» EXTRACTED TEXT
============================================================

# The Walking Dead finally airing in Quebec... 8 years late...



## Noctosphere (Mar 4, 2019)

So yea... TWD has finally been announced to be airing on AddickTV in Quebec
The problem is, this decision is way too late... 8 years too late...
I remember some tv show I watched that were one year late in Quebec,
As in, it aired in french a year earlier in France or Belgium
But hell, 8 years late...
Everyone already watched it online, so expect low viewship here

The problem why it took so much time to decide to air it is very simple
It was too popular back then, so all channel in Quebec were raising the price to get the rights of airing it on their channel
But as i said, 8  years late, everyone watched it online, expect low viewership...
Price surely dropped...


----------



## FAST6191 (Mar 4, 2019)

I expect low viewership because it was a bad show after the pilots.


----------



## DinohScene (Mar 7, 2019)

That show still going on?
I thought the zombie craze died with the rise of Battle royale.


----------



## Noctosphere (Mar 11, 2019)

Well yes, the show is still going on haters
And i do watch it


----------



## renjiVII (Mar 17, 2019)

its not that bad of a show but not on the GOT quality level anymore. Just mediocre even after andrew lincoln left TWD.

I too still watch it.


----------



## Noctosphere (Mar 22, 2019)

renjiVII said:


> its not that bad of a show but not on the GOT quality level anymore. Just mediocre even after andrew lincoln left TWD.
> 
> I too still watch it.


What...?
You dont like Norman Reedus?
Also... your avatar... from? Shes hot


----------



## renjiVII (Mar 22, 2019)

Noctosphere said:


> What...?
> You dont like Norman Reedus?
> Also... your avatar... from? Shes hot



I never said I dislike him. In fact, He's cool.

She's jeanne D'arc alter from the Fate series.


----------

============================================================

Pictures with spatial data
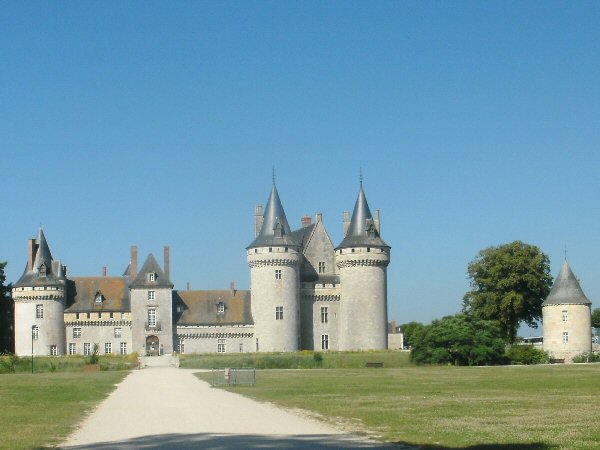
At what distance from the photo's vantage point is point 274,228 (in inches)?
2734

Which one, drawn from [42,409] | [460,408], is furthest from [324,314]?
[460,408]

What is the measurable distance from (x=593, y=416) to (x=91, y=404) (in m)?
11.7

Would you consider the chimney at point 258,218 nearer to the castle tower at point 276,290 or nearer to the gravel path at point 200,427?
the castle tower at point 276,290

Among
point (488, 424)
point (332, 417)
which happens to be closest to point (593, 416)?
point (488, 424)

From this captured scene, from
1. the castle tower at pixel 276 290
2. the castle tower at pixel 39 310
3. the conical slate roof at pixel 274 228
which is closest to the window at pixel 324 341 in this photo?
the castle tower at pixel 276 290

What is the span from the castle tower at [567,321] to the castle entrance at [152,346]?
27209mm

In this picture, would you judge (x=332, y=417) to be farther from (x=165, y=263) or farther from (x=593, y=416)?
(x=165, y=263)

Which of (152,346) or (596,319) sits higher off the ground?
(596,319)

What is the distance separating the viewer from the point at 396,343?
4043 inches

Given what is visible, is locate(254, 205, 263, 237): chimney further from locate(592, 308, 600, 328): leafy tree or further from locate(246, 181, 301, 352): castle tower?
locate(592, 308, 600, 328): leafy tree

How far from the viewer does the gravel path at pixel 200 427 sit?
14.2 meters

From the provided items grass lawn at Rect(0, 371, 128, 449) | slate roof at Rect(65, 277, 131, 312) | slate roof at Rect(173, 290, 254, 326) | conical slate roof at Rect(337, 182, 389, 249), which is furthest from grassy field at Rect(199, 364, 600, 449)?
slate roof at Rect(65, 277, 131, 312)

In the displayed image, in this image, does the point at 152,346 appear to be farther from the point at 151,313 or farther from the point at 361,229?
the point at 361,229

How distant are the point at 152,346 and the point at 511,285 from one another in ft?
84.5
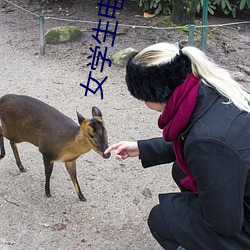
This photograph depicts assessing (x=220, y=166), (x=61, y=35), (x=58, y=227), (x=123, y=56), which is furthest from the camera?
(x=61, y=35)

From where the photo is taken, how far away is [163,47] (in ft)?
6.79

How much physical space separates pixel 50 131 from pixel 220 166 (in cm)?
157

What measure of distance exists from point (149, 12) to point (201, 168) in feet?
18.6

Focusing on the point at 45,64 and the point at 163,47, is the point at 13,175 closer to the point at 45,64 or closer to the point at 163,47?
the point at 163,47

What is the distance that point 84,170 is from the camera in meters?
3.70

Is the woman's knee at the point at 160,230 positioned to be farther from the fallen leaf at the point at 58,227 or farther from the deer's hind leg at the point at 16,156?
the deer's hind leg at the point at 16,156

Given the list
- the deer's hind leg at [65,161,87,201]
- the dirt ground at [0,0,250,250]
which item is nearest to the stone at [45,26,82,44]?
the dirt ground at [0,0,250,250]

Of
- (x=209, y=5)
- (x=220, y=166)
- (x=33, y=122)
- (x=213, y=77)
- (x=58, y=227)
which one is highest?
(x=213, y=77)

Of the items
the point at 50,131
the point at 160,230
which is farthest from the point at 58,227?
the point at 160,230

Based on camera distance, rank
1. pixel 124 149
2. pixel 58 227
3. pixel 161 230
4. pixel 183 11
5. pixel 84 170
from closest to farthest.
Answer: pixel 161 230 < pixel 124 149 < pixel 58 227 < pixel 84 170 < pixel 183 11

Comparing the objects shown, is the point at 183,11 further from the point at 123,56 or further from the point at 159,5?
the point at 123,56

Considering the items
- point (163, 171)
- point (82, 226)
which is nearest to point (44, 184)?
point (82, 226)

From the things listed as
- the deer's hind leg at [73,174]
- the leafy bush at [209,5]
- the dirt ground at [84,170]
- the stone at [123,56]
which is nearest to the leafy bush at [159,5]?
the leafy bush at [209,5]

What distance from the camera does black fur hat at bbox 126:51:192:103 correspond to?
1989 mm
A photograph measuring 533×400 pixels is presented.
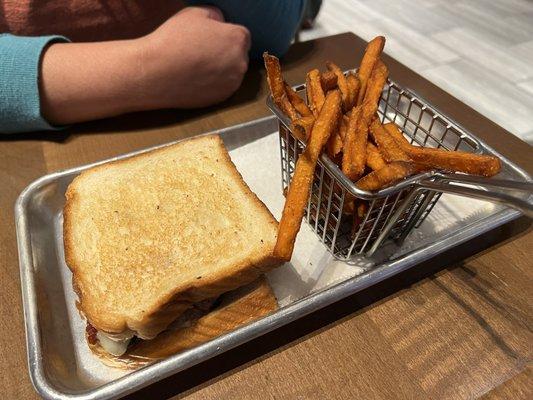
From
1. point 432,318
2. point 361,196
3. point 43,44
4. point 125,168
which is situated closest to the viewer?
point 361,196

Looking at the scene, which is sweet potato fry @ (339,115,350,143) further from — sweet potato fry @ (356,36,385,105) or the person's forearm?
the person's forearm

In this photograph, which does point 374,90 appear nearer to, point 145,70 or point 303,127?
point 303,127

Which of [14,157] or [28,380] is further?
[14,157]

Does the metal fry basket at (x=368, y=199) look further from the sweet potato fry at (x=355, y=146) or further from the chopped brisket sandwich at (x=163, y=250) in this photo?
the chopped brisket sandwich at (x=163, y=250)

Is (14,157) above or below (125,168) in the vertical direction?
below

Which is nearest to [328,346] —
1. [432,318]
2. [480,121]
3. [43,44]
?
[432,318]

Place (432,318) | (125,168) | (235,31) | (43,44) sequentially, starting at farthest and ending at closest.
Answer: (235,31) → (43,44) → (125,168) → (432,318)

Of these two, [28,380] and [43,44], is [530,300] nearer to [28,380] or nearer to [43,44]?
[28,380]

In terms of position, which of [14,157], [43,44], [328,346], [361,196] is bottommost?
[14,157]
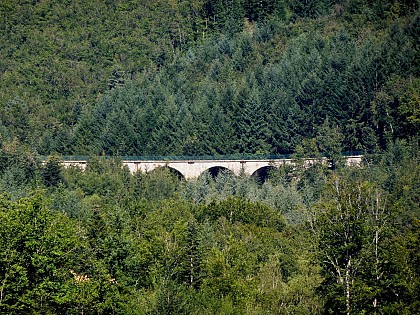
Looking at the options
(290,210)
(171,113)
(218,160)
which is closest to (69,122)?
(171,113)

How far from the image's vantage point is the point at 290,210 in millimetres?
91688

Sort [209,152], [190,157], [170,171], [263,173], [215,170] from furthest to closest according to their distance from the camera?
[209,152]
[215,170]
[190,157]
[263,173]
[170,171]

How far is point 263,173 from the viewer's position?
116688mm

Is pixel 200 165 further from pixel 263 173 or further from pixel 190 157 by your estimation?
pixel 263 173

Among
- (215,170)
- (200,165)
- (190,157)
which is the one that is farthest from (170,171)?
(215,170)

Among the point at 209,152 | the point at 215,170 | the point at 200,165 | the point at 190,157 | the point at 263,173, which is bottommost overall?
the point at 263,173

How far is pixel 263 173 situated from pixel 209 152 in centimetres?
671

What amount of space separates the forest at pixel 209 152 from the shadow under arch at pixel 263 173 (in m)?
1.47

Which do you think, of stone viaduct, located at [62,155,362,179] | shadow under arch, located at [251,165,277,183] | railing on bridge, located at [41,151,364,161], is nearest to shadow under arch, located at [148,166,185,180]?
stone viaduct, located at [62,155,362,179]

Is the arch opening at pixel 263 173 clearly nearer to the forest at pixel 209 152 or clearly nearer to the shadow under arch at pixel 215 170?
the forest at pixel 209 152

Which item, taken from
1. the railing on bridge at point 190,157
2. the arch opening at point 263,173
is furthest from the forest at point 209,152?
the arch opening at point 263,173

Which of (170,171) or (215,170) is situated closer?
(170,171)

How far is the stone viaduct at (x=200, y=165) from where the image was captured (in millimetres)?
114938

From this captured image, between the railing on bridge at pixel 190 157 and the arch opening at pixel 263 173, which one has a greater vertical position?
the railing on bridge at pixel 190 157
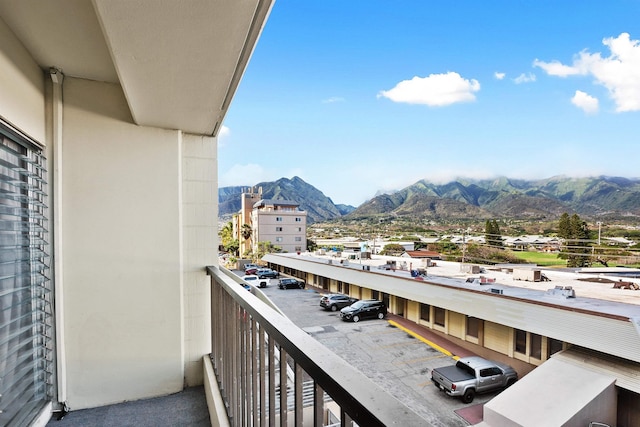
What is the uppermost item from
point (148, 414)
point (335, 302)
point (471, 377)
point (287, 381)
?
point (287, 381)

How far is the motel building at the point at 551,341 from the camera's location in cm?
402

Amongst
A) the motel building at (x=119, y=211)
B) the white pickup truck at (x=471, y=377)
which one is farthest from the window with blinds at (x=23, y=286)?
the white pickup truck at (x=471, y=377)

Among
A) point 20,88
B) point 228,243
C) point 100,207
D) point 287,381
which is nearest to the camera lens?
point 287,381

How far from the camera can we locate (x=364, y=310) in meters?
8.65

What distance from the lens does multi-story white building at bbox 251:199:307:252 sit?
2952 centimetres

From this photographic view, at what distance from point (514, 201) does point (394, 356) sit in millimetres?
14480

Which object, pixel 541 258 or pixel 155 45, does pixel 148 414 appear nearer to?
pixel 155 45

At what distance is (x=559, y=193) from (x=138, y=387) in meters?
26.0

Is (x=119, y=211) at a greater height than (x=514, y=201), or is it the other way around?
(x=514, y=201)

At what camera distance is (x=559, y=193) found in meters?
21.4

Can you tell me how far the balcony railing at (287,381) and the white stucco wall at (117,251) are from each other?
74 centimetres

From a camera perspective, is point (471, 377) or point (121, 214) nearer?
point (121, 214)

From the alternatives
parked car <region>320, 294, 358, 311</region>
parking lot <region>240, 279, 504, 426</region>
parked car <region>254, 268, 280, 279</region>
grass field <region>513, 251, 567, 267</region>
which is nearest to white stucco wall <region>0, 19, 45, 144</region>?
parking lot <region>240, 279, 504, 426</region>

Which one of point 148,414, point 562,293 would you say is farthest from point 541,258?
point 148,414
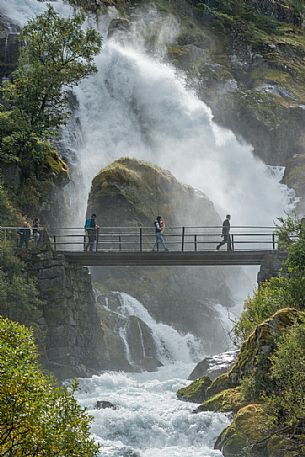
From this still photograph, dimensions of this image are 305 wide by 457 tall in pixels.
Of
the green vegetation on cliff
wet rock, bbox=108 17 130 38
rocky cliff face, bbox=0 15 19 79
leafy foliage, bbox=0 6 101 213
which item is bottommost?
the green vegetation on cliff

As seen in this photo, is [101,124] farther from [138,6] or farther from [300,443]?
[300,443]

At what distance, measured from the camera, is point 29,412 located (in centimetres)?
927

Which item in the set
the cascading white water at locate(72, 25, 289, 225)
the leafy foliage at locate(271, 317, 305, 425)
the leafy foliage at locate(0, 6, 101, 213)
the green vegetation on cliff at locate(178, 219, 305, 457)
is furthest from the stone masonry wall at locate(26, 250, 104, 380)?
the cascading white water at locate(72, 25, 289, 225)

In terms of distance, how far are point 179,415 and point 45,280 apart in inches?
465

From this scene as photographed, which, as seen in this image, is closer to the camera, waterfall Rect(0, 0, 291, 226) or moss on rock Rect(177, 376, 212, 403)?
moss on rock Rect(177, 376, 212, 403)

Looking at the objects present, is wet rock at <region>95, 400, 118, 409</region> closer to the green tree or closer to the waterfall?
the green tree

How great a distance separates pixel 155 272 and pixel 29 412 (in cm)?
3622

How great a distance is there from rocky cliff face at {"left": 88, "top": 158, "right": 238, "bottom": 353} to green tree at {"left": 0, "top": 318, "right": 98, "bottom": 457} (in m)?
32.5

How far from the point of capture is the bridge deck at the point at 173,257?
1267 inches

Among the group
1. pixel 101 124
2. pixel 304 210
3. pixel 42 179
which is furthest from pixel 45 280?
pixel 304 210

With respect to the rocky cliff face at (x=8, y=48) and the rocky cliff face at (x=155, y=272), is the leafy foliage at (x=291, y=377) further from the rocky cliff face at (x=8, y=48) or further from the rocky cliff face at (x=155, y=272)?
the rocky cliff face at (x=8, y=48)

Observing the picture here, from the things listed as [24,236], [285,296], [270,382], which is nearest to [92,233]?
[24,236]

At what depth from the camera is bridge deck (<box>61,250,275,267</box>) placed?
32.2m

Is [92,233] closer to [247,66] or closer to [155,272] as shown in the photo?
[155,272]
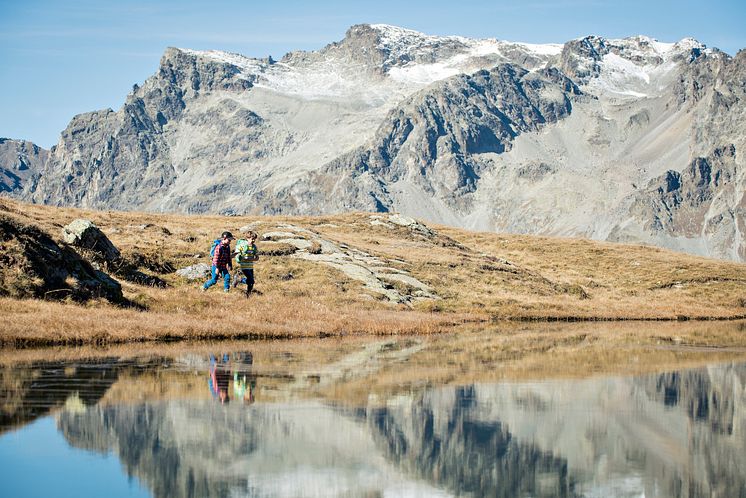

============================================================

» REQUIREMENTS
• A. According to the thread, on which channel will The Walking Dead air in Quebec?
• B. Condense the paragraph in the thread that starts "The problem why it took so much time" into a short bulleted list that keeps its main facts.
• C. Please revise the thread between "Everyone already watched" and "expect low viewership...", inclusive, replacing "online" with "on streaming sites".

» OUTPUTS BY TASK
• A. AddickTV.

• B.
- The reason for the long delay is simple.
- When the show was very popular, every channel in Quebec kept raising the price for the rights to air it.
- Eight years later, everyone has already watched it online, so low viewership is expected.
- The price has surely dropped.

• C.
Everyone already watched it on streaming sites, so expect low viewship here

The problem why it took so much time to decide to air it is very simple
It was too popular back then, so all channel in Quebec were raising the price to get the rights of airing it on their channel
But as i said, 8  years late, everyone watched it on streaming sites, expect low viewership...